Directions:
Starting at the line that holds "Bunch of fresh green dill.", restate every line word for word up to and including the last one in the listing below, and omit all pictures.

Entries supplied:
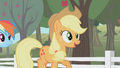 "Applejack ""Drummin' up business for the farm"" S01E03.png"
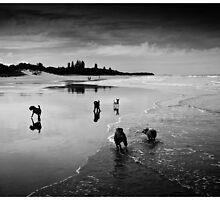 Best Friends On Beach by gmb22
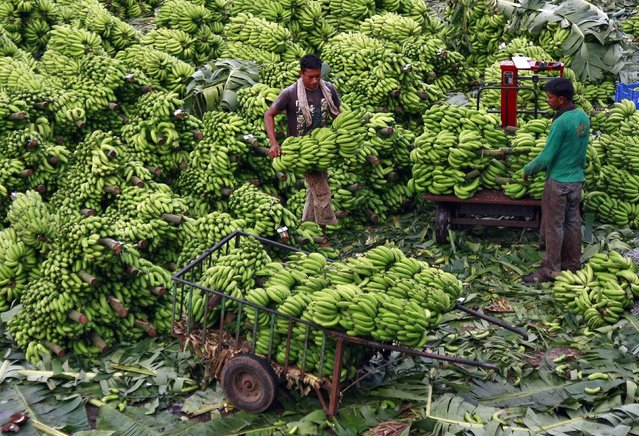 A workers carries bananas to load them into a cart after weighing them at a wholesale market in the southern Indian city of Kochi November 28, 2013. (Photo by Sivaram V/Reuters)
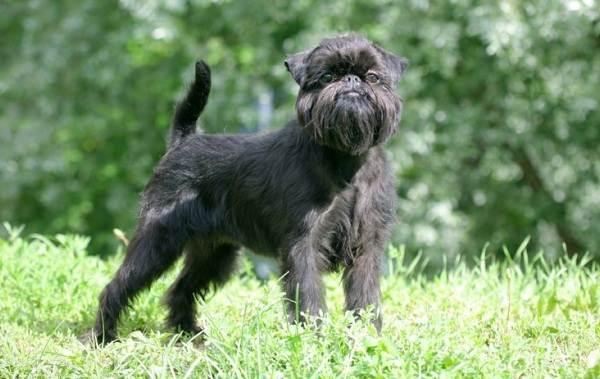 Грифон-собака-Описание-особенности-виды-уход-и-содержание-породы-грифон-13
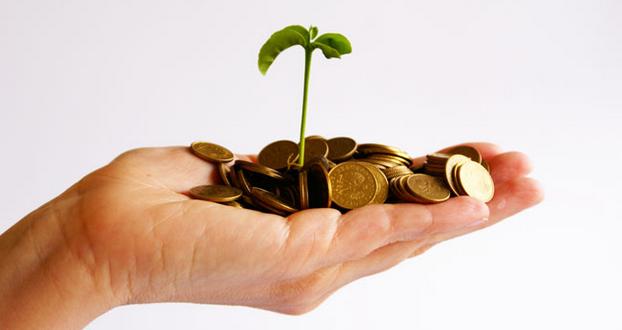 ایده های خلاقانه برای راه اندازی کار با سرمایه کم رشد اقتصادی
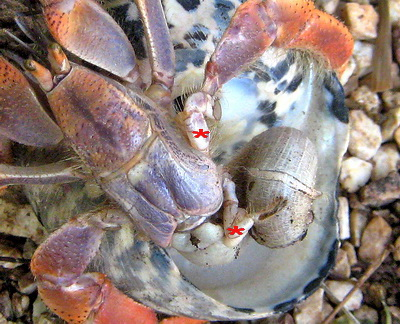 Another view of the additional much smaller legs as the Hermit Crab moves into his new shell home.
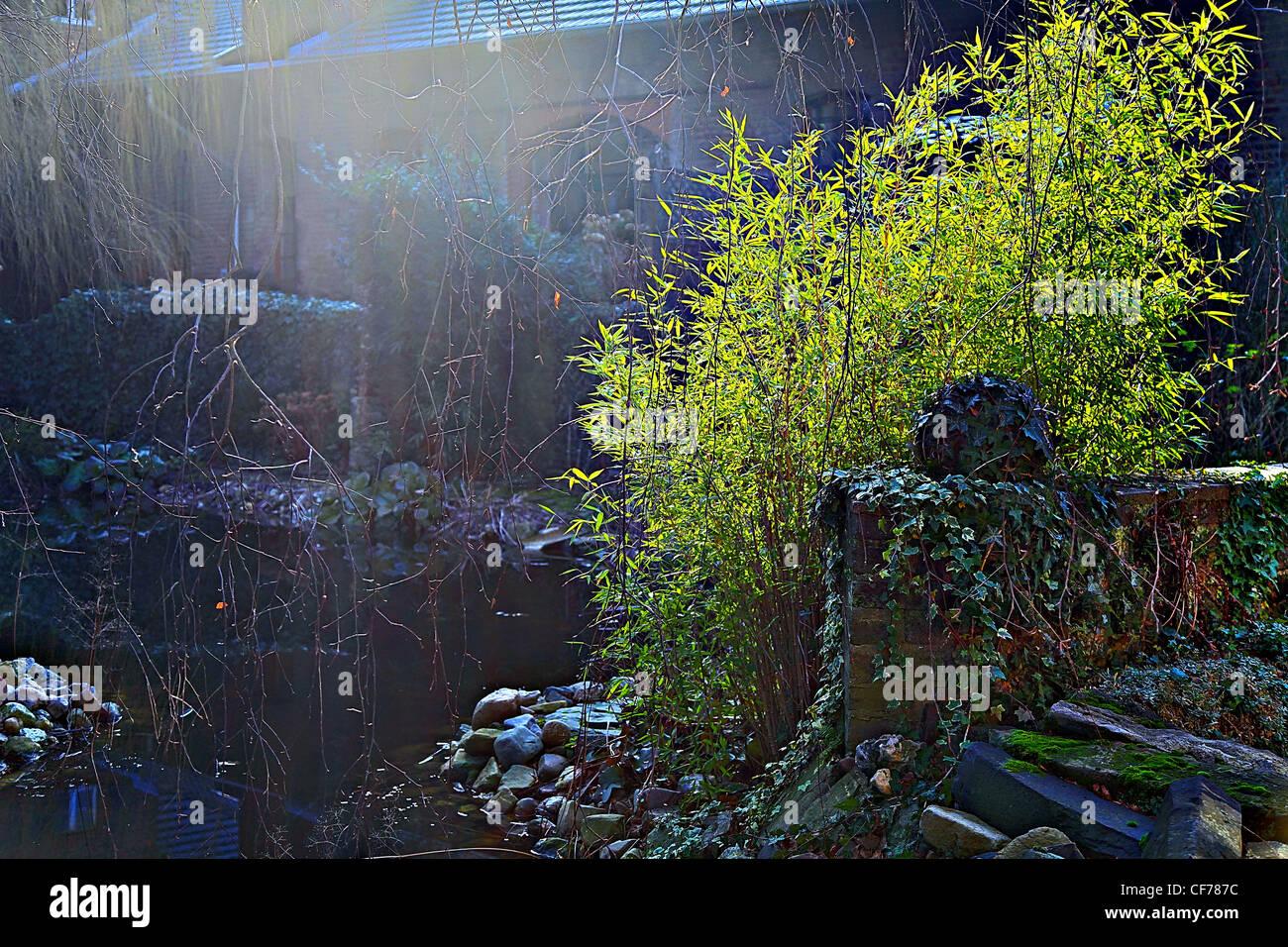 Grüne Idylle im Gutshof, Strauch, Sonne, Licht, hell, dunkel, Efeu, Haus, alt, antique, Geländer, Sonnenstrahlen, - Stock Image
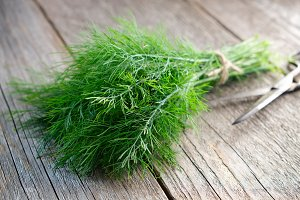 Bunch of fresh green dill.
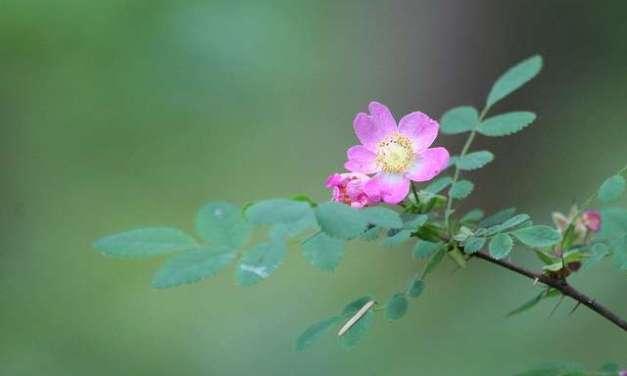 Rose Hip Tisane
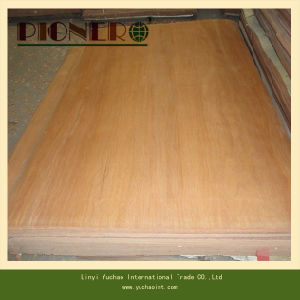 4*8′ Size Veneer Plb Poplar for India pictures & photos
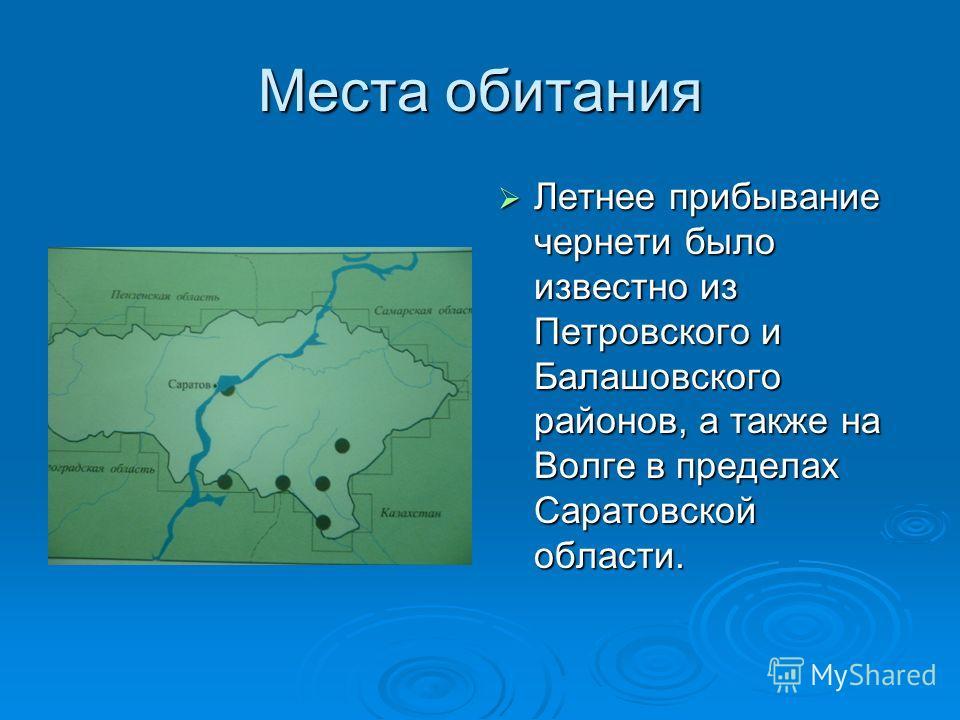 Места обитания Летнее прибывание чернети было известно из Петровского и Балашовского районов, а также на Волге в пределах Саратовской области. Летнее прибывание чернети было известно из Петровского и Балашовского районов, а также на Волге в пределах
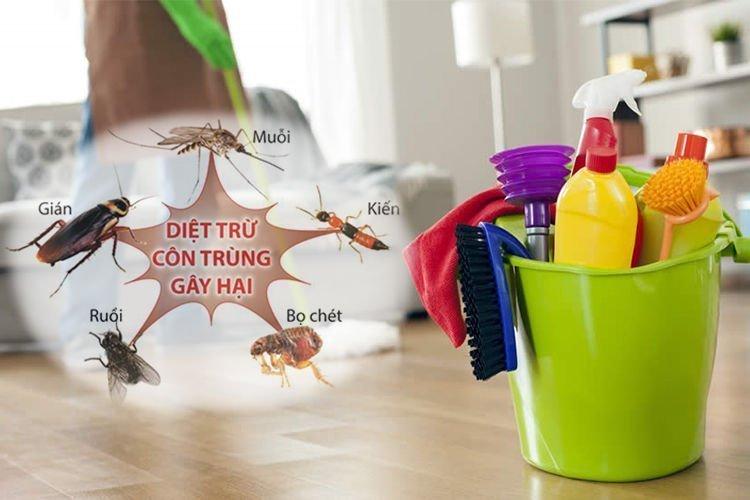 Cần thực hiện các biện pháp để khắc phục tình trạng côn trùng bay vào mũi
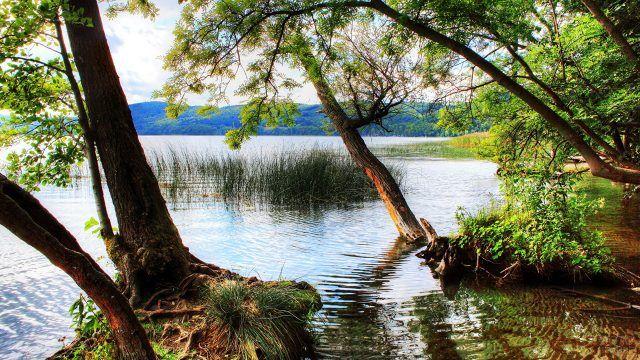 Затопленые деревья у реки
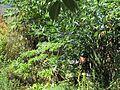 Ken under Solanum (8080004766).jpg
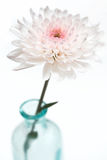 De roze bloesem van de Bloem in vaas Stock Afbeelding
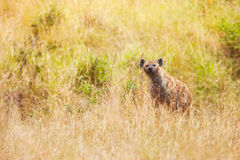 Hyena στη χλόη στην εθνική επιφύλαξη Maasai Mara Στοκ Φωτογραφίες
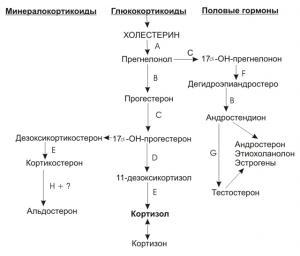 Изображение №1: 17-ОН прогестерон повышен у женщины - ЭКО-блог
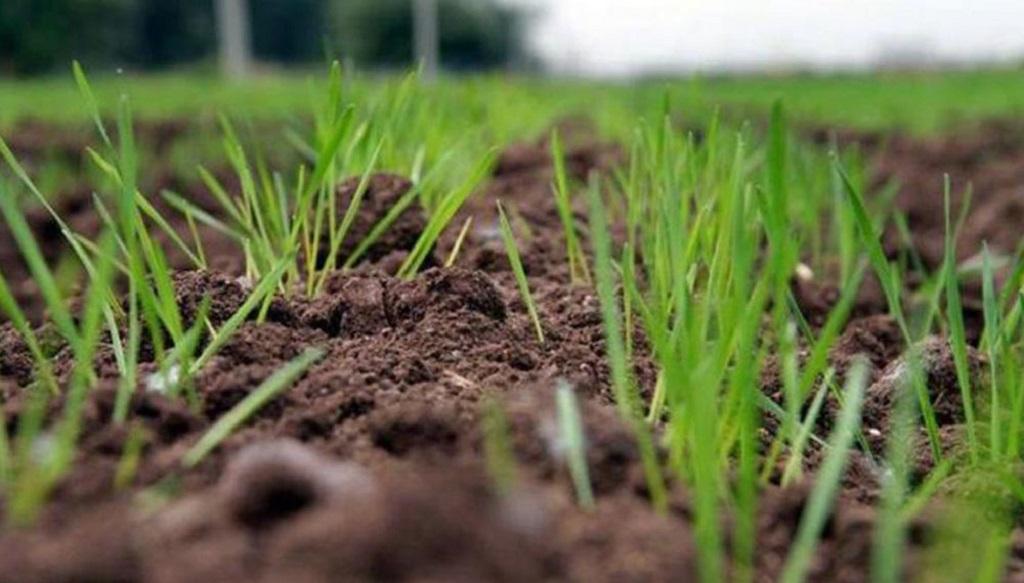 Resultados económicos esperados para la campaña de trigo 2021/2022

Solution for this exercise:
 Bunch of fresh green dill.
 Rose Hip Tisane
 4*8′ Size Veneer Plb Poplar for India pictures & photos
 Места обитания Летнее прибывание чернети было известно из Петровского и Балашовского районов, а также на Волге в пределах Саратовской области. Летнее прибывание чернети было известно из Петровского и Балашовского районов, а также на Волге в пределах
 Cần thực hiện các biện pháp để khắc phục tình trạng côn trùng bay vào mũi
 Затопленые деревья у реки
 Ken under Solanum (8080004766).jpg
 De roze bloesem van de Bloem in vaas Stock Afbeelding
 Hyena στη χλόη στην εθνική επιφύλαξη Maasai Mara Στοκ Φωτογραφίες
 Изображение №1: 17-ОН прогестерон повышен у женщины - ЭКО-блог
 Resultados económicos esperados para la campaña de trigo 2021/2022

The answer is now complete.